Hilton Worldwide has LightStay, its proprietary system that
measures the company’s environmental and social impact around the world, “from
energy and water use to volunteer hours,” said Hilton VP of corporate
responsibility Kate Mikesell. There’s also Hilton’s Meeting Impact Calculator,
which based on information about a particular event, can determine the
environmental footprint of that event.
Further, “all of our hotels are certified with ISO quality
management, environmental management and energy management standards,” Mikesell
said, adding that Hilton’s LightStay also achieved GSTC status.
IHG, which earlier this year announced its 10-year Journey
to Tomorrow sustainability plan, has a system called IHG Green Engage, which
also is a brand standard for hotels to measure and monitor utility consumption,
Dolton said. She added that the company has its own certification for four
sustainability levels. “More widely you have
questionnaires like the Carbon Disclosure Project, and various methodologies
for contrasting and comparing the sustainability of hotels. There is some
standardization out there, but I do think we are seeing a greater call from
customers for something that is a bit more straightforward.”

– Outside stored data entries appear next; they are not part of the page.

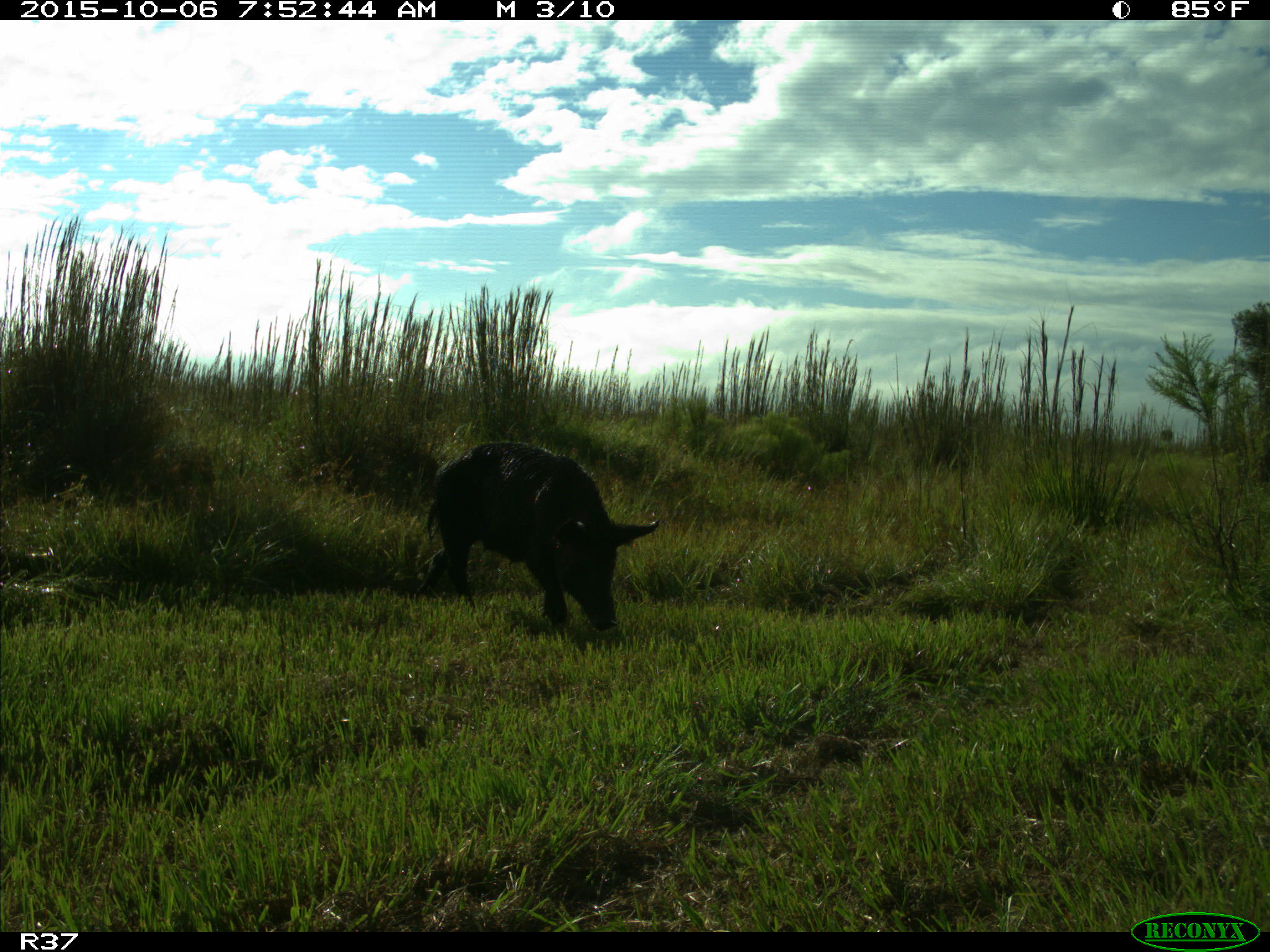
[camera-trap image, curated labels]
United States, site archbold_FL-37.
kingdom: Animalia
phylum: Chordata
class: Mammalia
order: Artiodactyla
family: Suidae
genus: Sus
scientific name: Sus scrofa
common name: wild boar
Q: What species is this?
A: Sus scrofa (wild boar).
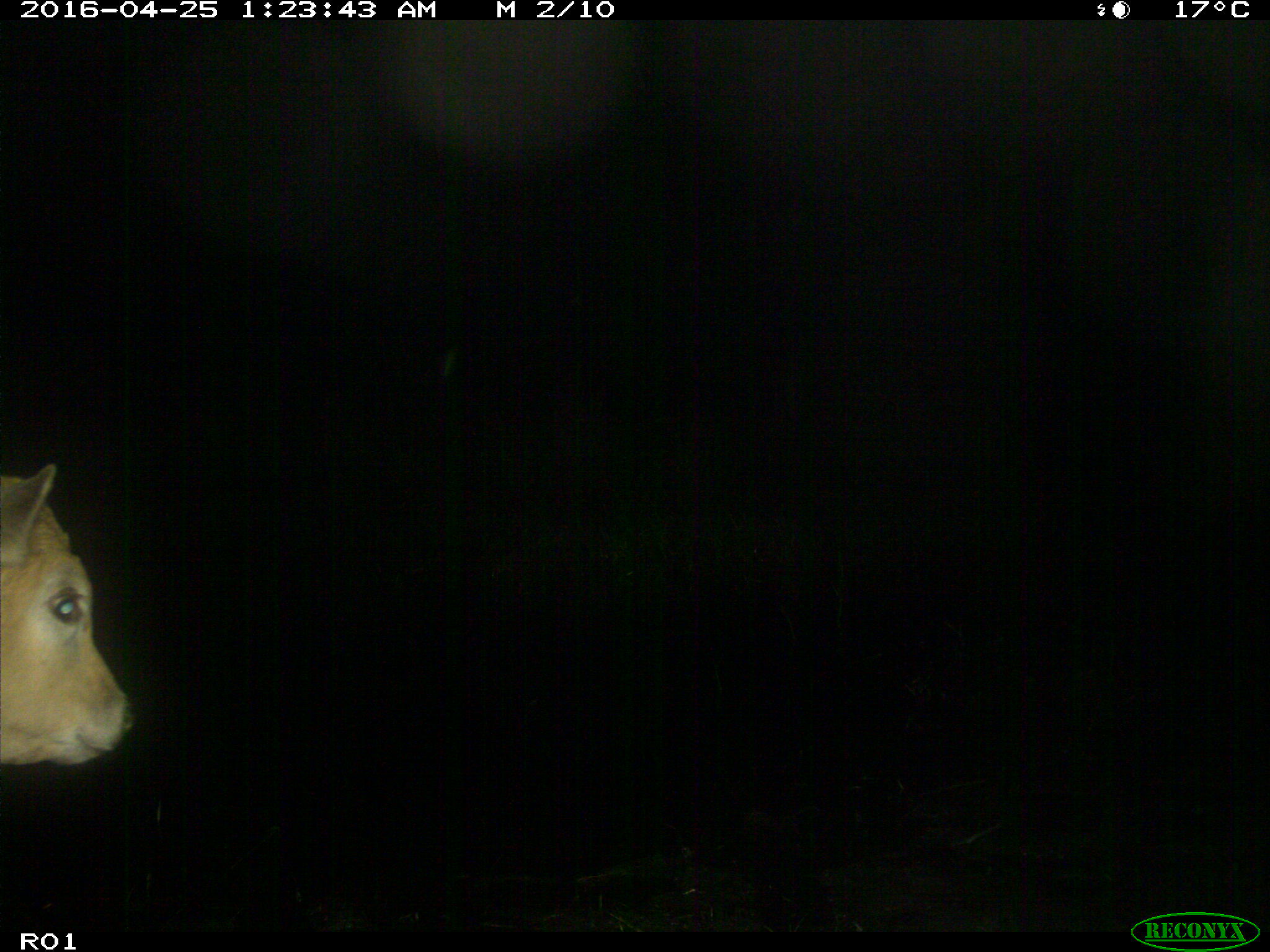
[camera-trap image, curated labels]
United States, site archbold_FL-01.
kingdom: Animalia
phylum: Chordata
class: Mammalia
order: Artiodactyla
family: Bovidae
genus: Bos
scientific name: Bos taurus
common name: domestic cow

These methods are the foundation for reporting to clients
and don’t even begin to capture all that the companies do on the corporate
level for their own sustainability goals.
Sourcing Implications
A majority of hotel companies’ sustainability requests come
through the Global Business Travel Association request-for-proposal format,
which includes 20 sustainability-related questions. But the questions likely
could use an update as they don’t cover everything that buyers now look for.

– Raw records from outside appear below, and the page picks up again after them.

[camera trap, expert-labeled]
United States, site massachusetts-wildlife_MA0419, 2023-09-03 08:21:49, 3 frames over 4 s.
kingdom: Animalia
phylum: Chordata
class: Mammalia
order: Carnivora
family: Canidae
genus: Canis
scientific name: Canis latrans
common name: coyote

“Companies are really focused on more things like renewable energy,” Naguib
said. “It is not one of the standardized questions, but now a lot of customers
are asking about it.”
Still, regarding the GBTA questions, “[the hotels] have to
self-certify,” McDonald said. “There is no one who says, ‘show me your
certification.’ There is no single standard in calculating this, you have to
take it on face value.”
Other buyers go directly to their national sales managers,
while some come through corporate sustainability departments. What is clear is
that buyers will increasingly ask for this information from hotel partners,
especially as more corporations are announcing their own sustainability goals.

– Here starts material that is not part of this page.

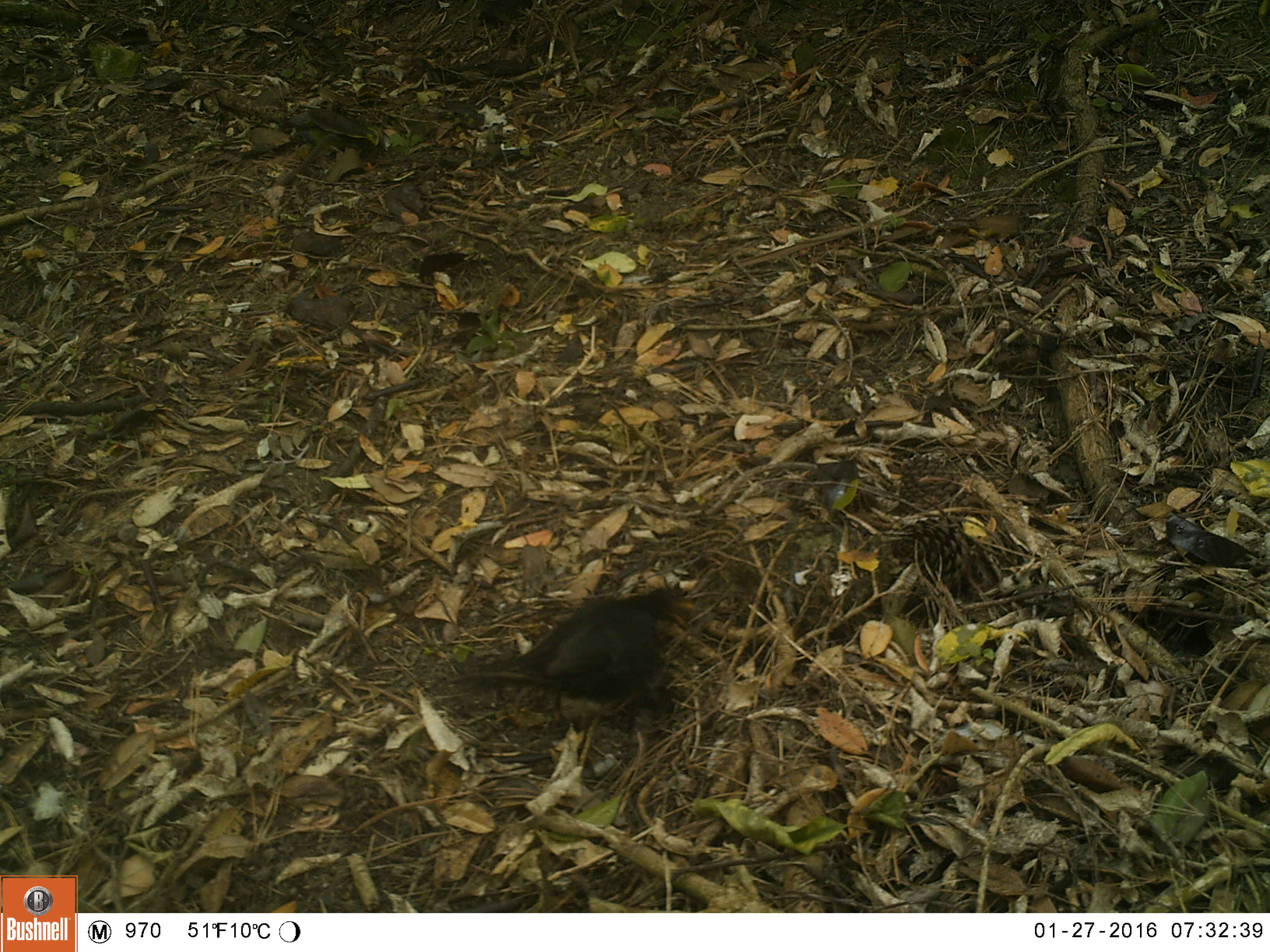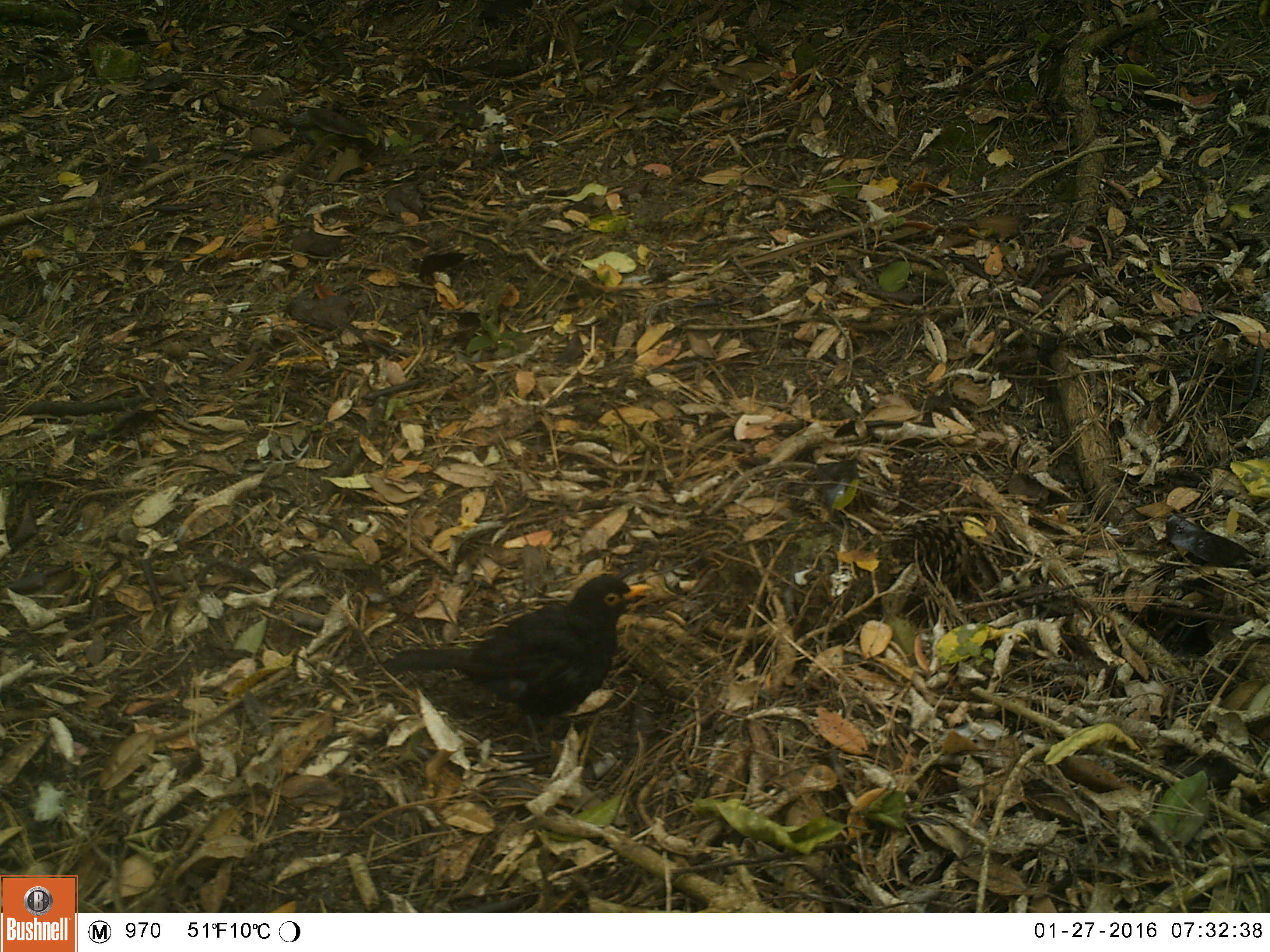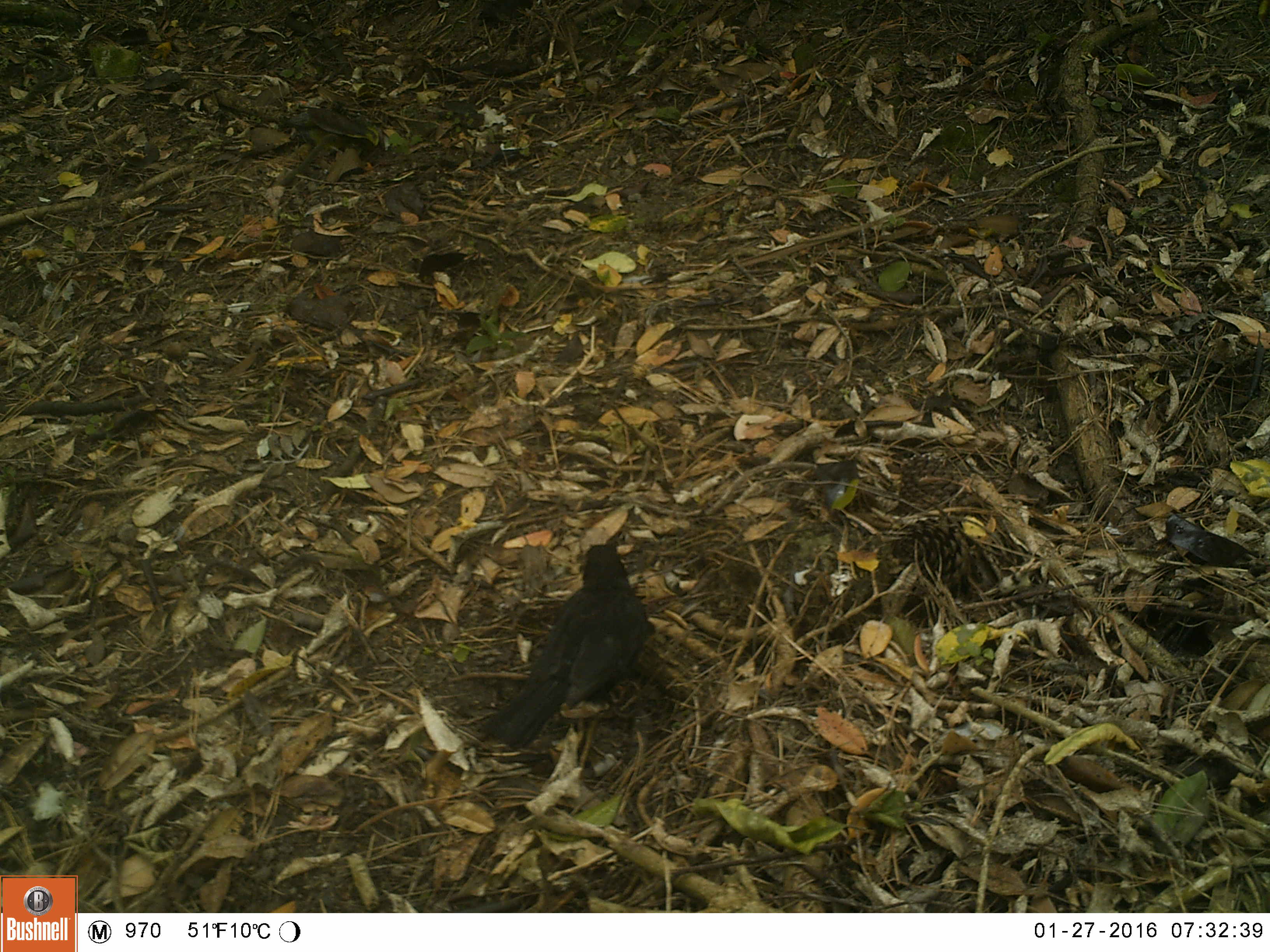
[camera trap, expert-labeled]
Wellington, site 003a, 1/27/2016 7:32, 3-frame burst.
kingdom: Animalia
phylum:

When next sourcing hotels, “we will want documentation to
prove that a property or chain has a sustainability program, how they are
measuring it, and do they have a net zero program and how is that being met,”
said one buyer whose company has announced a net zero target.
Will the need to meet internal sustainability goals impact
which hotels make it into corporate travel programs?
Marriott’s Naguib said she is starting to see some more
mature programs use their collected sustainability data for decision making,
but buyers aren’t necessarily there, yet.
“The short answer is yes, but it will take time,” Avery
said. “At the moment it’s not appropriate to say we would not put a hotel in
just because it didn’t have sustainability information. Possibly, if there was
something next door. But sometimes we are in locations where we don’t have a
choice. You have to be realistic.”
For Toyota North America travel services manager Rebecca
Jeffries, it will depend on her travelers. “If it’s something that 10 percent
to 15 percent of my travelers have an interest in, it probably won’t make a
huge difference in my sourcing,” she said. “But if 85 percent of my travelers
are interested in it, then yes it will.”